(Source records)
════════════════
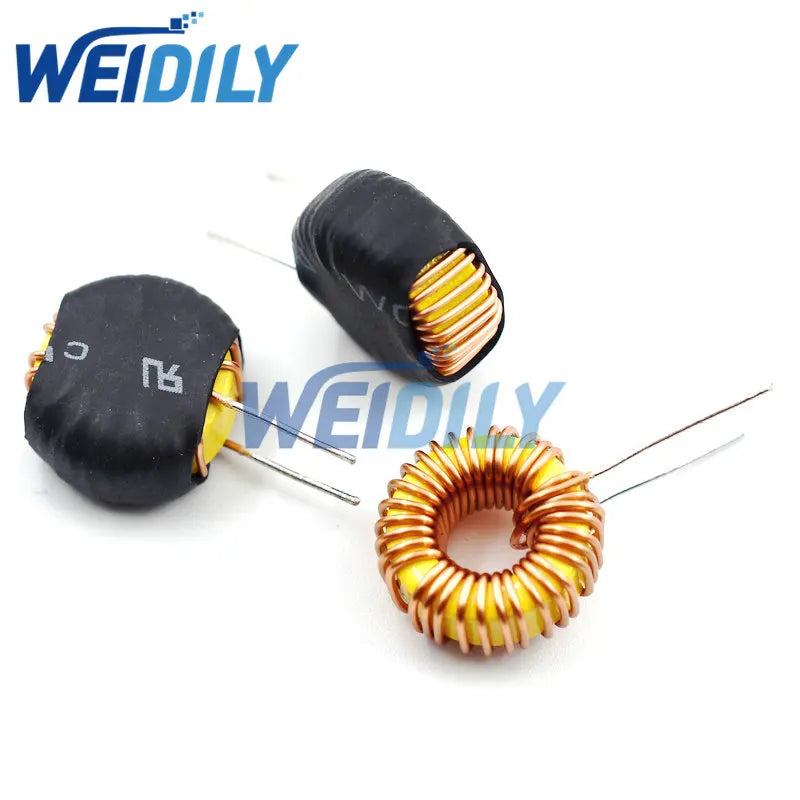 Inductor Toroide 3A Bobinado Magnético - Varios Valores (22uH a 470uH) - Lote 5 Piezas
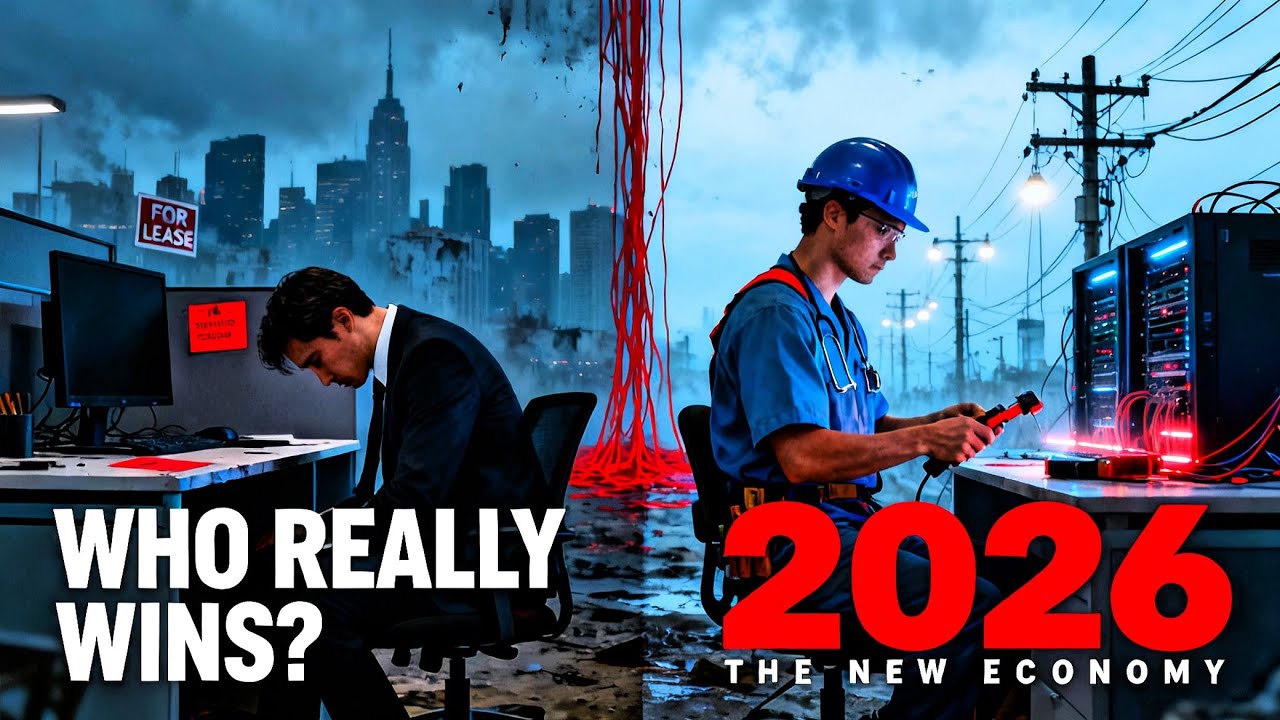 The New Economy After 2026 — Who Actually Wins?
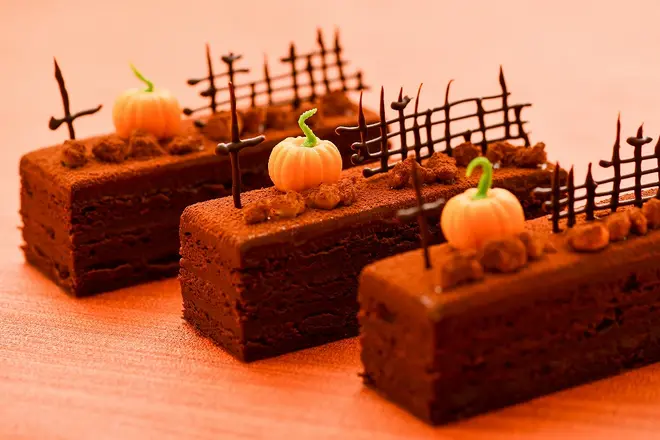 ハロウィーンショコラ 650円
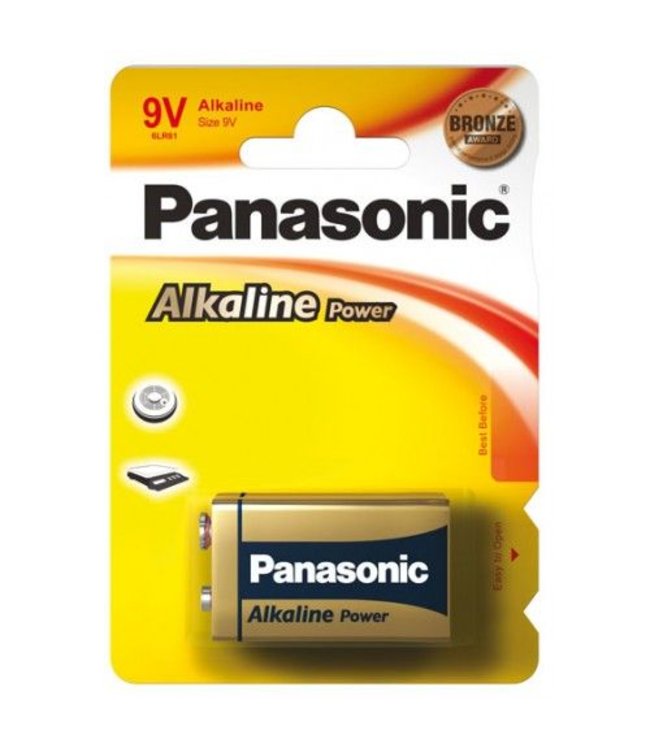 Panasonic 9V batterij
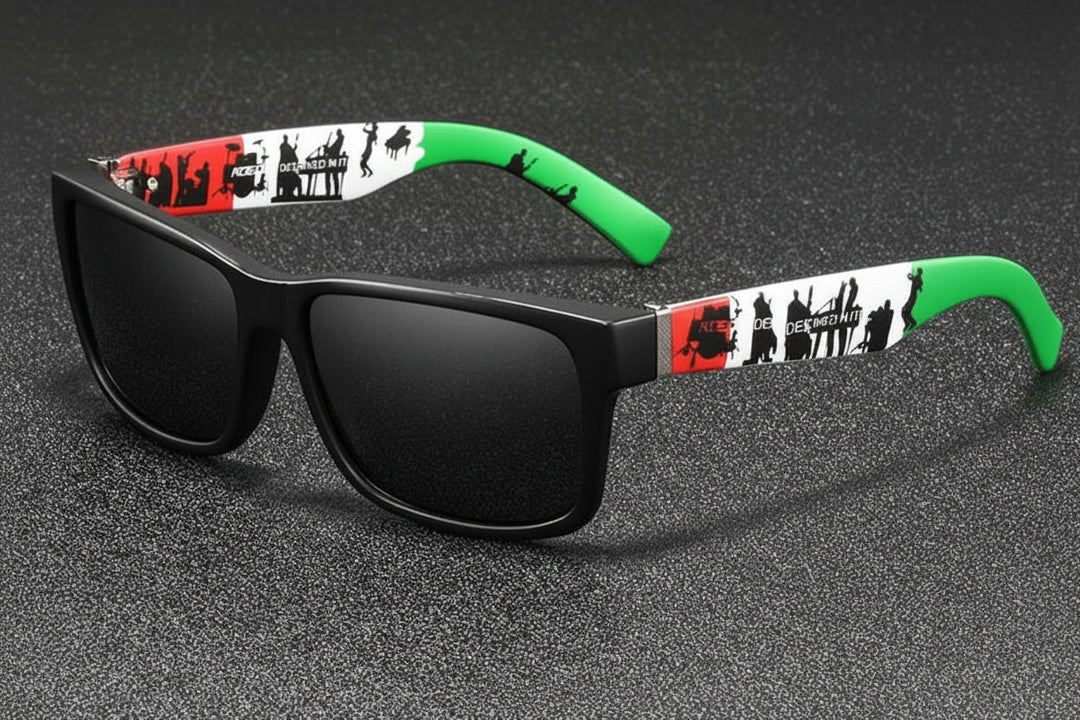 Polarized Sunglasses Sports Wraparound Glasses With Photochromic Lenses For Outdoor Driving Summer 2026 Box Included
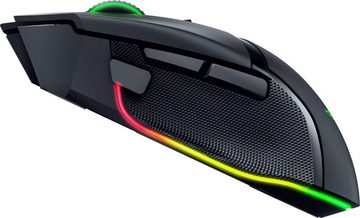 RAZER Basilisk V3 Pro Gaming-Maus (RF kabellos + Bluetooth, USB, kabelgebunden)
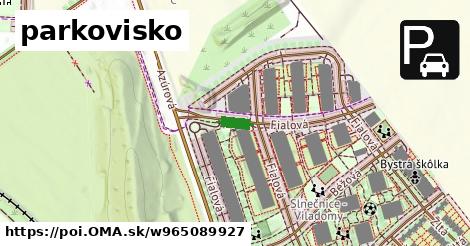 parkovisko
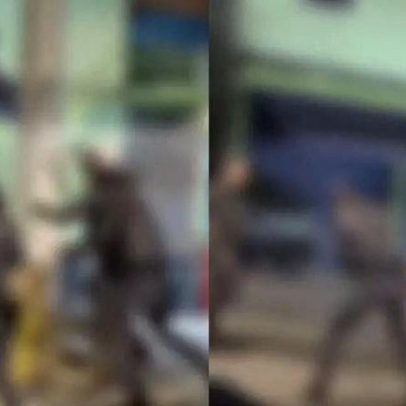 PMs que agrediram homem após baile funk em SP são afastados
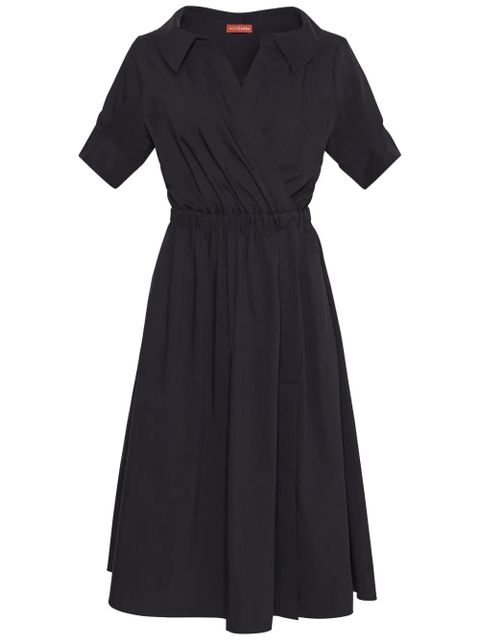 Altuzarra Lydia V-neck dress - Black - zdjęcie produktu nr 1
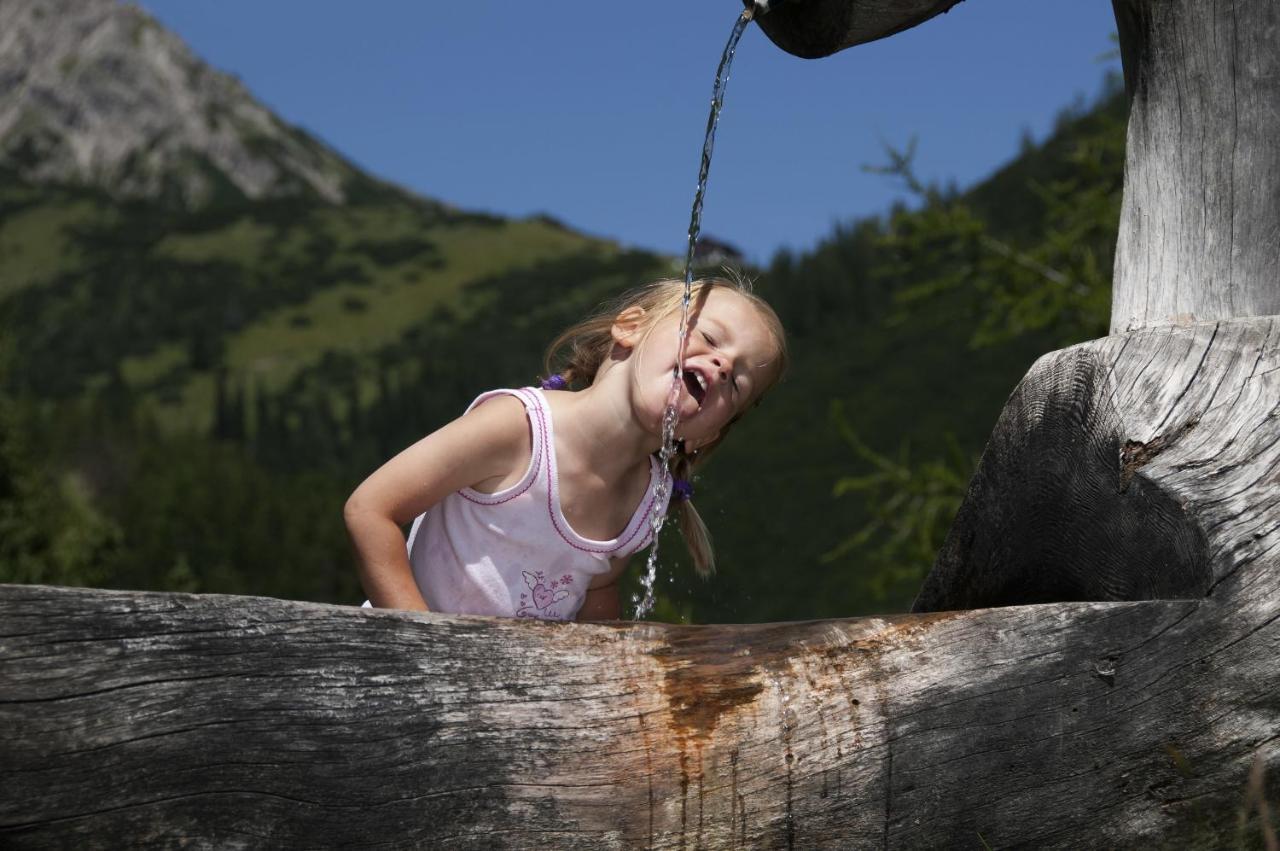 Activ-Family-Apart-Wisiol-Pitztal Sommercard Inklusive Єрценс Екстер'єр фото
════════════════
Exercise instructions
The required output is the line containing "RAZER Basilisk V3" plus every line after it to the end of the data, copied exactly and with no pictures.

Answer below
 RAZER Basilisk V3 Pro Gaming-Maus (RF kabellos + Bluetooth, USB, kabelgebunden)
 parkovisko
 PMs que agrediram homem após baile funk em SP são afastados
 Altuzarra Lydia V-neck dress - Black - zdjęcie produktu nr 1
 Activ-Family-Apart-Wisiol-Pitztal Sommercard Inklusive Єрценс Екстер'єр фото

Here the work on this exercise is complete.